Unconventional Wisdom: Kirsten Ostherr

The Medical Media Analyst

By Mariana Najera '21

The Gladys Louise Fox Professor of English, Kirsten Ostherr
Illustrations by Adriana Bellet

As the Gladys Louise Fox Professor of English, Kirsten Ostherr works at the intersection of media, health and technology. She is also the chair of Rice’s English department and the founder and director of the Medical Humanities program and the Medical Futures Lab, a collaborative center bringing together faculty from Rice, Baylor College of Medicine and UT Health to study new ways of understanding medicine.

Under Ostherr’s leadership, enrollment for the program has skyrocketed, with the introductory course expanding from 25 students to 60 this past term. Since joining the department in 2002, Ostherr has worked with countless students, faculty and medical professionals to question the role of technology in health care and the implications of how we visually represent health, illness and disease.

The Humanities of Health

I do research on health and medical media from around the late 19th century, when film was invented, to the present, where my focus is now on mobile media, the data networks that are associated with them and their related issues.

How I Got Started

When I was working as a research assistant at a medical school in Oregon, I was really fascinated by the ways that epidemiologists told stories to make sense of data that they gathered. This brought my attention to the fact that narratives are really important in health and medicine, both in research and in the ways that people make sense of things. So I started wondering, what are the visual dimensions of the ways that we represent contagious disease? And how have they changed over time?

How do we experience human presence through a screen? What are the strengths of technologically mediated communication in health care? What are the limitations and meaning, and what are the parts of health care that really need human connection?

From X-Rays to “Grey’s Anatomy”

My general focus is understanding how visual media shapes the ways that doctors and patients see and understand health and disease. That includes media created inside of clinical settings, like X-rays and CT scans, as well as media produced outside of clinical settings, like drug ads or TV shows.

Teaching With Television

One of the things we do in my Medicine and Media class is we talk about “Grey’s Anatomy.” A number of years ago, I happened to meet someone who was the director of medical research for the show, and then she also became a writer, screenwriter and producer. I invited her to come speak to the class, and it’s become an annual tradition where she will Skype in and give a presentation on the relationship between accuracy and storytelling on that show. It raises a lot of interesting questions for the class. … So we talk about how to balance entertainment and education, because entertainment media has often been used effectively as a form of health communication, even when it’s totally fictional.

Healing Through a Screen

My research and teaching also involve questioning the use of technology in health care practices, a topic that is particularly relevant right now because of the pandemic. How do we experience human presence through a screen? What are the strengths of technologically mediated communication in health care? What are the limitations and meaning, and what are the parts of health care that really need human connection? These are huge questions that no one has the answer to, but ever since computers became a part of health care, people have been asking what this means for human doctors.

Why Medical Humanities?

Most of what we teach pre-med and medical students is not about the human dimensions of caring for other people. Medical education often doesn’t take into account the ways that things like race, gender, sexual identity and religion shape not only how we approach care, but also how we even define health and illness. Most of what is traditionally taught is also not about listening, nor making space for hearing parts of a patient’s story that may not be understood purely in terms of diagnosis, but are vital for proper treatment. There are so many dimensions of medicine that just go way beyond the biomedical understanding of disease.

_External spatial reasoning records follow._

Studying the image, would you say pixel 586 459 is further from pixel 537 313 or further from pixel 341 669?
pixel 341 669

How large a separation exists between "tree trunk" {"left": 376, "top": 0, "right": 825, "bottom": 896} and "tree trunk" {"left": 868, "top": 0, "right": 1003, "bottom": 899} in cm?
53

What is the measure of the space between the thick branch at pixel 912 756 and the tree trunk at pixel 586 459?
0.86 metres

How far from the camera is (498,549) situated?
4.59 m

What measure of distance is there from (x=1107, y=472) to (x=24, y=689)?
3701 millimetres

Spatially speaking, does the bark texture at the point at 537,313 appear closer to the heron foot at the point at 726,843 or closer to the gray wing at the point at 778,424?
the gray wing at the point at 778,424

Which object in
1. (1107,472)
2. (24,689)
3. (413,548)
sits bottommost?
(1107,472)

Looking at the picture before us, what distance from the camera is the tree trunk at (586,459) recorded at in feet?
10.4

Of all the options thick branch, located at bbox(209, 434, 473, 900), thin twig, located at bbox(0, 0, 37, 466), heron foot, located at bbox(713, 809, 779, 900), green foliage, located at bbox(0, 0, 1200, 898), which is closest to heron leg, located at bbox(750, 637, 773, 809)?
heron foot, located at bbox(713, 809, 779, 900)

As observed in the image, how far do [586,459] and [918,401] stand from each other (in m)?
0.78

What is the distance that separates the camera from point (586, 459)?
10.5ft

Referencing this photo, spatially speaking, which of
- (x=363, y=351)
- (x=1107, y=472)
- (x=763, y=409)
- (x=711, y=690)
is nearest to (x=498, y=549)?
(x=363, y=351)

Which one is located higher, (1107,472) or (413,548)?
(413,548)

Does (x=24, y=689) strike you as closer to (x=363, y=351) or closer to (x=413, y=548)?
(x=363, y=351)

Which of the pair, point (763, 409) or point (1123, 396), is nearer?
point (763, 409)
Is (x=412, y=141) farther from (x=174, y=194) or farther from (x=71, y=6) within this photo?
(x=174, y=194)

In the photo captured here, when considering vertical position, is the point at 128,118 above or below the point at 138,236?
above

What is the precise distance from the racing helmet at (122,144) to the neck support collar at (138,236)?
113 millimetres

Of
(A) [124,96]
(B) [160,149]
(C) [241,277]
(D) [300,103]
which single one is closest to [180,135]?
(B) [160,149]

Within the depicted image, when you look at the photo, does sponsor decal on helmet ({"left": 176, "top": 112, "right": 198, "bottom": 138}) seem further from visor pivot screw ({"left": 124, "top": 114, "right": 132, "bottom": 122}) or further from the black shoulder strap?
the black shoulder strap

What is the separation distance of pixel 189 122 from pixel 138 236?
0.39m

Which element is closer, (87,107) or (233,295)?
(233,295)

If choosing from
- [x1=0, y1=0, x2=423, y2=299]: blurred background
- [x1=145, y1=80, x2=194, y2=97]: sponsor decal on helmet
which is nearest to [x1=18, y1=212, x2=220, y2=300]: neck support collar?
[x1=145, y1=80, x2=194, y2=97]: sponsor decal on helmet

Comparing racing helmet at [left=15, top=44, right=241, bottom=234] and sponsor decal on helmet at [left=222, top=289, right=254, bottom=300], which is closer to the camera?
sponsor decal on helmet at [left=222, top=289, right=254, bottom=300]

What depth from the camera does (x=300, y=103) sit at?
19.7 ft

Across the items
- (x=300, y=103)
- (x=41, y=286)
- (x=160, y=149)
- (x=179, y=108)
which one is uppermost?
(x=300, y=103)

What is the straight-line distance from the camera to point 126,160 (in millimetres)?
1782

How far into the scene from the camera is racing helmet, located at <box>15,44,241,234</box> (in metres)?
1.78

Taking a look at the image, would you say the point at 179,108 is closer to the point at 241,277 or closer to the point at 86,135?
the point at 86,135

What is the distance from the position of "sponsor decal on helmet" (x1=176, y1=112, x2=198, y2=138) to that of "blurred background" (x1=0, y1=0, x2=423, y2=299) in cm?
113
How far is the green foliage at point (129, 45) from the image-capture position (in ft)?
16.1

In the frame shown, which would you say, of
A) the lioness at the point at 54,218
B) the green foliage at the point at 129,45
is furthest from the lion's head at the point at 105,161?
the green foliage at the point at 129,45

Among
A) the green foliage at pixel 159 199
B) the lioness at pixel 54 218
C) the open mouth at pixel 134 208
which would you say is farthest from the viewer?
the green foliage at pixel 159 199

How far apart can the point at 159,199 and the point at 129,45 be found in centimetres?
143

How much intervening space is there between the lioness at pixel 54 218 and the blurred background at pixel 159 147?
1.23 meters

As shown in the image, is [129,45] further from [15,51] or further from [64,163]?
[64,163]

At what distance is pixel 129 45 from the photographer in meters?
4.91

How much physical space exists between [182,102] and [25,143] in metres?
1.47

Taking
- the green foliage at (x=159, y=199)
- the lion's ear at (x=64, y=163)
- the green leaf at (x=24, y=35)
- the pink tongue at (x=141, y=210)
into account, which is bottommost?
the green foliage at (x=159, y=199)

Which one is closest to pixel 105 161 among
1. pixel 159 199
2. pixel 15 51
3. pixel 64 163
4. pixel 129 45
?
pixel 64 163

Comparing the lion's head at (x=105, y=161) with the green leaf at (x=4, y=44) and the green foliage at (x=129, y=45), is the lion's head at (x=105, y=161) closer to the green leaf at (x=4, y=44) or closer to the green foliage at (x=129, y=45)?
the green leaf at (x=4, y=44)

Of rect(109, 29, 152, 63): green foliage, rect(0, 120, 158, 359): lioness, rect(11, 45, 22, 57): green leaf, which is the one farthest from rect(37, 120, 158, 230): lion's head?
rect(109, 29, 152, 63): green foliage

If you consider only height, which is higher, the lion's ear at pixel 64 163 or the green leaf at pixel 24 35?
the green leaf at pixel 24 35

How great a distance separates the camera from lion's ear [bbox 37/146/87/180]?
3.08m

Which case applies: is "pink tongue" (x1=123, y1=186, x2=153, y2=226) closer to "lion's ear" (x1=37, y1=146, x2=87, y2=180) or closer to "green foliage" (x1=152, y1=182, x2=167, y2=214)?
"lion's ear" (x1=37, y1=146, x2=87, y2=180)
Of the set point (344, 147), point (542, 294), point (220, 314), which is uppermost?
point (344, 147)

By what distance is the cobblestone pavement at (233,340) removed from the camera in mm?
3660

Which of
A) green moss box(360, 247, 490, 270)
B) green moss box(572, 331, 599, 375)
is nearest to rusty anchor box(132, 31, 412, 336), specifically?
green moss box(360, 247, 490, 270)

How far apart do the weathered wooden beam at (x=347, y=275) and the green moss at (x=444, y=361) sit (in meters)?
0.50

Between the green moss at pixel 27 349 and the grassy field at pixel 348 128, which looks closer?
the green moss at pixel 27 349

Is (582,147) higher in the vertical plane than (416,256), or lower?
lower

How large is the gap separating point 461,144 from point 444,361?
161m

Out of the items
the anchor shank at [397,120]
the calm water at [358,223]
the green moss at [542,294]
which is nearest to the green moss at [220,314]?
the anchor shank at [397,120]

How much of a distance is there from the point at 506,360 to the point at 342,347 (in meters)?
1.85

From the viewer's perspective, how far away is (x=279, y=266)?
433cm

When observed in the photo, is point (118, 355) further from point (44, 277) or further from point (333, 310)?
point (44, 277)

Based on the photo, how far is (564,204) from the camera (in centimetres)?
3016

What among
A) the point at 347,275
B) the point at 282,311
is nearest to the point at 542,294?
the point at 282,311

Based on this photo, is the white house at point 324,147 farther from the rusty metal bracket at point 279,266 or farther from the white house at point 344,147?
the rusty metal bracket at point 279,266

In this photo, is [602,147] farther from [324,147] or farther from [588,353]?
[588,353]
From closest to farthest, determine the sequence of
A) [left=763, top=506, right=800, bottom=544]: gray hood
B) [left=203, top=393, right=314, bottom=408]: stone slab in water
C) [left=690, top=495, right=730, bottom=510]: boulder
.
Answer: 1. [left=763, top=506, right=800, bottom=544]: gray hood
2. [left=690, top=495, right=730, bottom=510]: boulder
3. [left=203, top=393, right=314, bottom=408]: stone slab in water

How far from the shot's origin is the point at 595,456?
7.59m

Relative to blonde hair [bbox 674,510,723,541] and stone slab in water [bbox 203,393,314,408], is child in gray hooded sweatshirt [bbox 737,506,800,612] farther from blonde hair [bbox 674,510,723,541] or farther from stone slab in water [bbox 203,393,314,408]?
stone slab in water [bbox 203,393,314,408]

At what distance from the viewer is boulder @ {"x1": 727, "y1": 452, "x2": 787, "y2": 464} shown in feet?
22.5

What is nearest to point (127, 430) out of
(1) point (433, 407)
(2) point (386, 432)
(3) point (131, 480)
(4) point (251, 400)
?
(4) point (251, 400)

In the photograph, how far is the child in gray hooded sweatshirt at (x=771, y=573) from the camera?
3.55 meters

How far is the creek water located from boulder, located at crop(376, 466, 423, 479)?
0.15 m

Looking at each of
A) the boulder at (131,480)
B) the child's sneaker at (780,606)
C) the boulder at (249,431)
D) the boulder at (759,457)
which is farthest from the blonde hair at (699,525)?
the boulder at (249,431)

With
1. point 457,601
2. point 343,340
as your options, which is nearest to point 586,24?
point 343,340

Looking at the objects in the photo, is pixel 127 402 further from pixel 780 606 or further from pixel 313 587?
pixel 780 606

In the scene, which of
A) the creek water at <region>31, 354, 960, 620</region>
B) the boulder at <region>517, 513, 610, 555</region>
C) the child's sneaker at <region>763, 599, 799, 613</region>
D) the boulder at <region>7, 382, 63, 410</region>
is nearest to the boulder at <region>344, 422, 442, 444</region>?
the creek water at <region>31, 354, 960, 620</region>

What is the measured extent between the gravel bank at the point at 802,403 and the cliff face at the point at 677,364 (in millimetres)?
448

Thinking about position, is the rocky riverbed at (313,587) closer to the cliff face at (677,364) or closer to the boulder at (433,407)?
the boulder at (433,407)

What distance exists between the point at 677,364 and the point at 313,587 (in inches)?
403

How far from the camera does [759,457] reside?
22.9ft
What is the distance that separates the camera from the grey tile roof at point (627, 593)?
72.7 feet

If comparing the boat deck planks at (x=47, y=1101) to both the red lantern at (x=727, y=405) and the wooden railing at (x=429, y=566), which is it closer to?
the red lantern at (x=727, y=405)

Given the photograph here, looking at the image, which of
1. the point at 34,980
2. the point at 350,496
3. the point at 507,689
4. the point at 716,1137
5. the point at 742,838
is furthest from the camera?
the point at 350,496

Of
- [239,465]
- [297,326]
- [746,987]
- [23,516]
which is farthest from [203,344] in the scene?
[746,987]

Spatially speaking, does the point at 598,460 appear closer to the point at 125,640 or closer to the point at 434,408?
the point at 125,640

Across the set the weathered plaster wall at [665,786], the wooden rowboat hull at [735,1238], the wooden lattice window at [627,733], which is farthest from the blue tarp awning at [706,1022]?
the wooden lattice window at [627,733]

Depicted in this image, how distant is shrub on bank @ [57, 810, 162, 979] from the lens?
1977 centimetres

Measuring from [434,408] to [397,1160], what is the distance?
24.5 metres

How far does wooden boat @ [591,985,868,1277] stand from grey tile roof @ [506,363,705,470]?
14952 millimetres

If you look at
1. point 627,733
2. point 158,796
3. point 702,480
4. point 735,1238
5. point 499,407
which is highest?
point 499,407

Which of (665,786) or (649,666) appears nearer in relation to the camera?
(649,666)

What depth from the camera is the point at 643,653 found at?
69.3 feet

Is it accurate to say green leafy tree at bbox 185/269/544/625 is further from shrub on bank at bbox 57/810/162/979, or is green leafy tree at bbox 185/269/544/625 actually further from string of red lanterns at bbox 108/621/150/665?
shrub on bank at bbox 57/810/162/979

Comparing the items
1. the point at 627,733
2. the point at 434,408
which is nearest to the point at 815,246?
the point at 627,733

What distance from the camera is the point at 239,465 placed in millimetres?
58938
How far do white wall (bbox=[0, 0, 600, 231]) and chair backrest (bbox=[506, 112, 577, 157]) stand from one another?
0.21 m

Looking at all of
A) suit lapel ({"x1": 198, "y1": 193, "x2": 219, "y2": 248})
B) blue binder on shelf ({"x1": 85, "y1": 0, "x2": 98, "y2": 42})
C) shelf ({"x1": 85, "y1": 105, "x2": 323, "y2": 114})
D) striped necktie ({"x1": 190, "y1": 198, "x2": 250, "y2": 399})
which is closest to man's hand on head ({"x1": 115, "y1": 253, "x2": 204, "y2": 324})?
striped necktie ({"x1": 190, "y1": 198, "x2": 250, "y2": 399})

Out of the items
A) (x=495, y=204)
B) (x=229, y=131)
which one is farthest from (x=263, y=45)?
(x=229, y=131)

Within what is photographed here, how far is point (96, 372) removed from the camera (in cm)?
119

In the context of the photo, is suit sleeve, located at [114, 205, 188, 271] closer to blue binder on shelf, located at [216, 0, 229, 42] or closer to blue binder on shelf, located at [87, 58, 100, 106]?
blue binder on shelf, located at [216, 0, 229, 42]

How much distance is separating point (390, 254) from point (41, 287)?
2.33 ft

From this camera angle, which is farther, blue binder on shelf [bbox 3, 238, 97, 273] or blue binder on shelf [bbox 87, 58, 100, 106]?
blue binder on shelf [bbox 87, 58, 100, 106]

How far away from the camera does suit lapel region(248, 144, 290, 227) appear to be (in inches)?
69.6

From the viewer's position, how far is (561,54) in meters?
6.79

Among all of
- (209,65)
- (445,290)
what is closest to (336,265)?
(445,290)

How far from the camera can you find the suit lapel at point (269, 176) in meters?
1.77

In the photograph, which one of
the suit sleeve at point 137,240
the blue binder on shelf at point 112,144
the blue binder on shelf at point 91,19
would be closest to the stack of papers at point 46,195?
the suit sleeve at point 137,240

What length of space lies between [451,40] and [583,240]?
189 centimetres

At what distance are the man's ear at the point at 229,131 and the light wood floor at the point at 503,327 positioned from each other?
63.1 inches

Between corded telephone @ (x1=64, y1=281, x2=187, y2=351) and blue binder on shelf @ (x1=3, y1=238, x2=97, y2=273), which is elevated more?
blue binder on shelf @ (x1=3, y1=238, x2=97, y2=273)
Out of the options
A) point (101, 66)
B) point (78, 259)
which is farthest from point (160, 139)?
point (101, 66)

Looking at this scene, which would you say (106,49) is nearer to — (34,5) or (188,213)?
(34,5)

Better Patient Communication

I know that most doctors agree with this too, because anyone who’s practiced medicine knows that there’s a lot more gray than there is black and white. And that means you need to be a critical thinker who can communicate ambiguity in a compassionate and empathetic way that helps patients, but still be honest about uncertainty. It’s also a research-based skill that will, like studying organic chemistry, actually increase their knowledge as doctors. From that perspective, I think it’s hugely important for doctors to come out of training with skills that include medical humanities.

Solving Human Problems

I teach students about the complexity of health care, but also how to identify problems and then address them. Ultimately, what students get out of this is the sense of how to confront complex problems that may at first seem too difficult to take on. But really importantly, the tools I’m teaching students to use are not engineering tools. These solutions are not a technological fix; rather, it’s actually about using the methods of the humanities to intervene in health problems, based on the realization that many health problems are actually information and communication problems. So it’s a way of using things like understanding the importance of perspective or cultural context or the power of storyboards and literature, for example, as research tools to understand problems and then imagine alternatives and solutions.

Care and Health Care

When people have some kind of health crisis, trusting their doctor is essential. It can mean the difference of feeling like you had a good outcome, even if the disease is not cured. It’s fundamental for future doctors to be able to recognize the contribution that learning humanistic perspectives will bring to their success as doctors and to their ability to have good outcomes with patients, as well as their satisfaction with their work.